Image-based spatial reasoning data
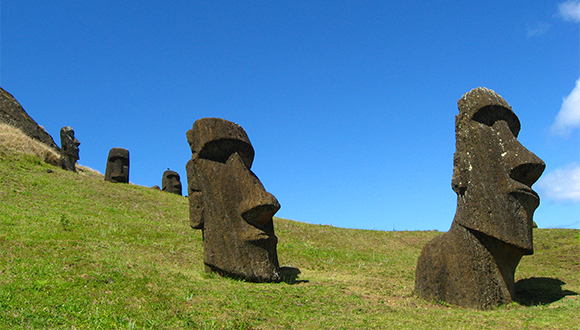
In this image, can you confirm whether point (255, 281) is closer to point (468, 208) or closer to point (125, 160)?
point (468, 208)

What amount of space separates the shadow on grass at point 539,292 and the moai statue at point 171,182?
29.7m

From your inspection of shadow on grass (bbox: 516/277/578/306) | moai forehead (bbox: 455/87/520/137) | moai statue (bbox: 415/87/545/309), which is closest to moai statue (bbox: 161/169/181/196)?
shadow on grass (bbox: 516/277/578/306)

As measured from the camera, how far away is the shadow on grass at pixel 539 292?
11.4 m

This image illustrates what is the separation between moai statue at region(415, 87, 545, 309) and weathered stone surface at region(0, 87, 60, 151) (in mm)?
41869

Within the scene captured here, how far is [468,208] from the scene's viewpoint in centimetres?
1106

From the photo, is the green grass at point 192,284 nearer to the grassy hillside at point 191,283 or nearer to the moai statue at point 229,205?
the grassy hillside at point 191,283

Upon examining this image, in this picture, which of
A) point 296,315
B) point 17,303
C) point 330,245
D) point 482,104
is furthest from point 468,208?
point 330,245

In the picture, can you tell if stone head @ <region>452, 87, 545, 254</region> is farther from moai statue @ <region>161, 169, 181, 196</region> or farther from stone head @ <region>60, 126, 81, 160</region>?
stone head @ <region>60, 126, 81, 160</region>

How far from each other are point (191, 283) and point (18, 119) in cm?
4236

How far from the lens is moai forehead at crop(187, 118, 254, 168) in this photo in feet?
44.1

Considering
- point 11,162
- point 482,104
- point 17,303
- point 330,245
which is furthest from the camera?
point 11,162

==

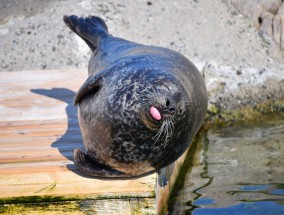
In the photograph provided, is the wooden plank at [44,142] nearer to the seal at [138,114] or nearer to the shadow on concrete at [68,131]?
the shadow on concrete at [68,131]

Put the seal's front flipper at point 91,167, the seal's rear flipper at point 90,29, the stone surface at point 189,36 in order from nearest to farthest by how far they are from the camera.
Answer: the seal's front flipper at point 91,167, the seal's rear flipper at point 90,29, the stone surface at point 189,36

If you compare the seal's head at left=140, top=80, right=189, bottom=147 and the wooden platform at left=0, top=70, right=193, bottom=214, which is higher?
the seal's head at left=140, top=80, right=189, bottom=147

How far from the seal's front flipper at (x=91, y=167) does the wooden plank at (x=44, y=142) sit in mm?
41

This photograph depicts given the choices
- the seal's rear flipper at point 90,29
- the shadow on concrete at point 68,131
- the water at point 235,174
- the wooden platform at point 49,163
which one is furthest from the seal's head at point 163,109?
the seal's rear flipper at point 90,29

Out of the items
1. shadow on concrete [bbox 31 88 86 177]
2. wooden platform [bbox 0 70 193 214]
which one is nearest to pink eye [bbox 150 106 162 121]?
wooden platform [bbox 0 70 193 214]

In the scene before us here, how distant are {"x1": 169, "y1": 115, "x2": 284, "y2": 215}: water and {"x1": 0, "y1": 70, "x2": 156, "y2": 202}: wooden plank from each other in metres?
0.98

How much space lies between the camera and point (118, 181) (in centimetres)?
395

**EXERCISE AIM**
Filter the listing above to keep only the lines that contain the string "flipper", matching case exactly. Copy each matching line in full.

**PROBLEM SOLUTION**
Put the seal's front flipper at point 91,167, the seal's rear flipper at point 90,29, the stone surface at point 189,36 in order from nearest to farthest by how far they are from the camera.
Answer: the seal's front flipper at point 91,167, the seal's rear flipper at point 90,29, the stone surface at point 189,36
How far from the seal's front flipper at (x=91, y=167) does the wooden plank at (x=44, y=142) sit in mm?
- the seal's rear flipper at point 90,29
the seal's rear flipper at point 90,29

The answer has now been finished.